— ÉNONCÉ ÉCRIT —
Dans le texte sur la loi de séparation des Églises et de l'État, recopiez fidèlement tout ce qui s'étend de « La loi de séparation » jusqu'à « celle de 1905. ».

— TEXTE FOURNI —
● ● ● ● ● ● ●
La loi de séparation des Églises et de l’État a fixé un cadre clair qui est celui de l’affectation. L’État est propriétaire des cathédrales et les communes des églises construites avant la loi. Les lieux de culte sont affectés au culte exclusivement et intégralement et leur accès est gratuit. Ces deux points établissent que la loi du 9 décembre 1905 a voulu être, nonobstant la confiscation des biens qu’elle a opérée, une loi de liberté, garantissant la liberté de culte et ce que nous appelons désormais la liberté religieuse des citoyens. Tous, nous en sommes fiers au bout du compte. Ce cadre clair et simple permet de réfléchir paisiblement et intelligemment aux défis nouveaux du temps où nous sommes. Il est clair que la situation religieuse mais aussi la situation économique ou sociale de notre pays n’est plus celle de 1905.
● ● ● ● ● ● ●
— ENREGISTREMENTS CONSERVÉS —
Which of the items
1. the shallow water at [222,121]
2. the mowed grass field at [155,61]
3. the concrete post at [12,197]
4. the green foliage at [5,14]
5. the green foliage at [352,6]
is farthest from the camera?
● ● ● ● ● ● ●
— RÉPONSE PROPOSÉE —
La loi de séparation des Églises et de l’État a fixé un cadre clair qui est celui de l’affectation. L’État est propriétaire des cathédrales et les communes des églises construites avant la loi. Les lieux de culte sont affectés au culte exclusivement et intégralement et leur accès est gratuit. Ces deux points établissent que la loi du 9 décembre 1905 a voulu être, nonobstant la confiscation des biens qu’elle a opérée, une loi de liberté, garantissant la liberté de culte et ce que nous appelons désormais la liberté religieuse des citoyens. Tous, nous en sommes fiers au bout du compte. Ce cadre clair et simple permet de réfléchir paisiblement et intelligemment aux défis nouveaux du temps où nous sommes. Il est clair que la situation religieuse mais aussi la situation économique ou sociale de notre pays n’est plus celle de 1905.